Десять из двенадцати главных военных преступников, осужденных на смерть Международным военным трибуналом 1 октября 1946 года, были казнены после 217 дней суда. Но двоим из этих двенадцати удалось избежать виселицы. Одним был Герман Геринг. Подобно Адольфу Гитлеру, Генриху Гиммлеру и Йозефу Геббельсу, Геринг избрал собственный способ уйти из мира, который он и другие нацистские лидеры подвергли столь чудовищному насилию.

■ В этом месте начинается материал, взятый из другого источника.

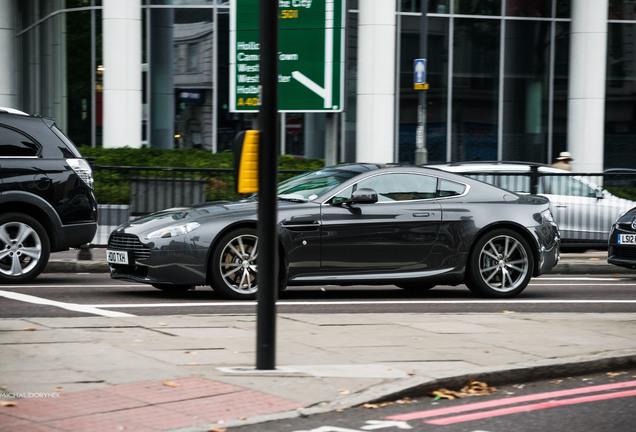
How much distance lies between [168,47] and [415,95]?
620 cm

Каким-то способом в камеру Геринга пронесли тайком пузырек с цианистым калием. Рейхсмаршал принял смертоносное содержимое пузырька за два часа до выхода к виселице. Его труп был вынесен на носилках в спортзал. Там его сфотографировали в одетом и раздетом состоянии, так же как и трупы десяти повешенных. Это потребовалось как доказательство того, что все эти люди действительно мертвы.

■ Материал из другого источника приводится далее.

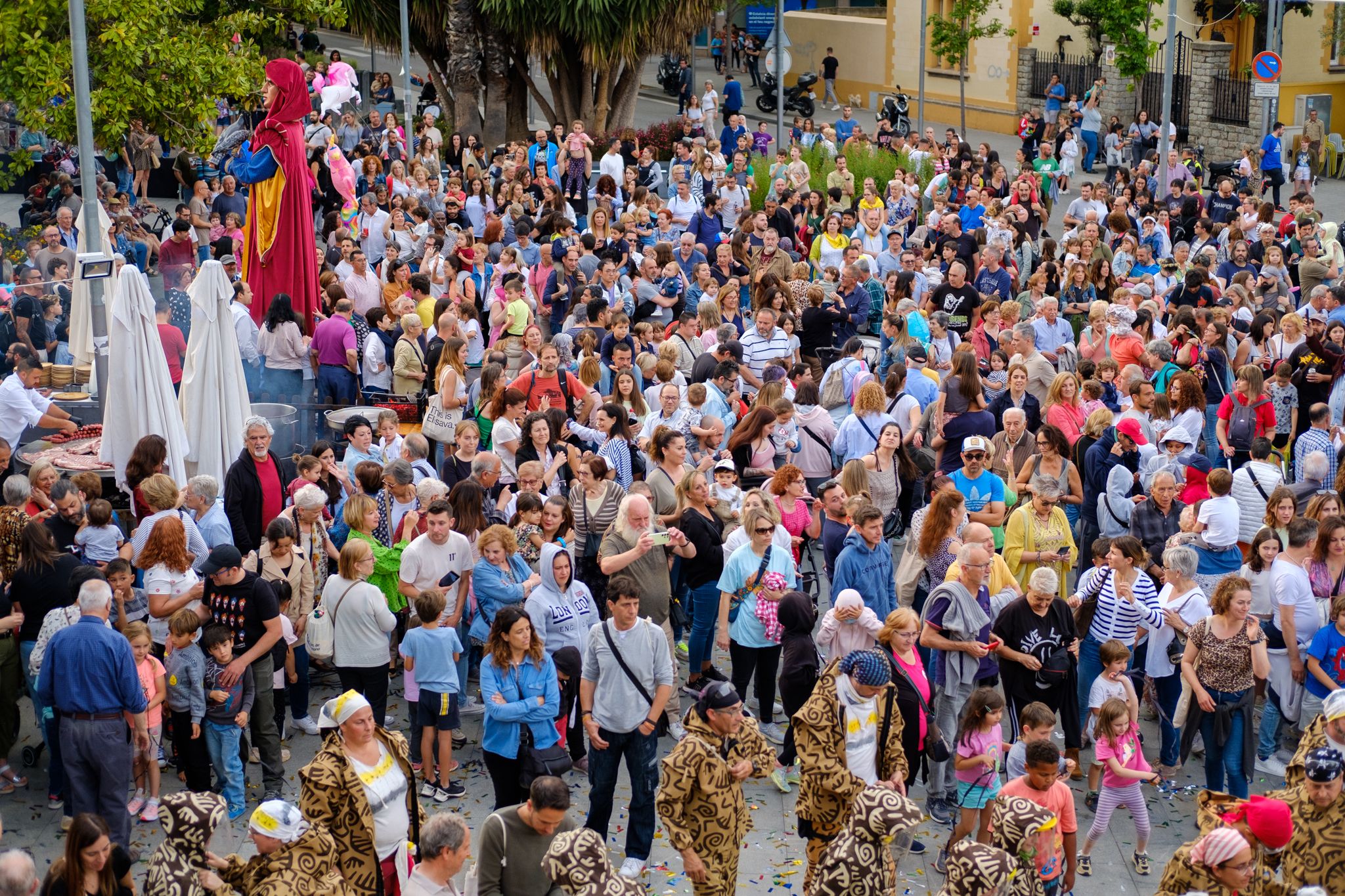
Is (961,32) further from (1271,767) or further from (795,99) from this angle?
(1271,767)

Такая определенность отсутствовала в отношении другого осужденного нациста, который избежал процедуры последнего восхождения по тринадцати ступенькам к петле, черного балахона и открытия люка. Им был рейхслейтер Мартин Борман, глава канцелярии нацистской партии и секретарь фюрера.
Борман не был повешен лишь по одной-единственной причине. Его не было среди тех, кто подлежал повешению. В отличие от Геринга он отсутствовал в тюремной камере. Отсутствовал он и на скамье подсудимых трибунала в Нюрнберге. Борман был единственным обвиняемым, которого судили и которому вынесли приговор в отсутствие подсудимого. Если такое отсутствие оставалось как главной нераскрытой тайной, так и источником замешательства британских и американских (а также советских. – Ред.) спецслужб, которые безуспешно разыскивали его в конце войны, то это вполне согласовывалось с личностью этого деятеля.
Борман всегда был нацистским лидером, личность которого была скрыта завесой тайны. Он работал в тени, пренебрегал публичным признанием и наградами. Но обладал колоссальной властью. Насколько реальной была эта власть, можно судить на основе мнений, выраженных другими нацистскими лидерами. Эти люди, которых боялись и которых ненавидели миллионы их жертв, боялись и ненавидели, в свою очередь, деятеля, фактически не известного никому, кроме них самих.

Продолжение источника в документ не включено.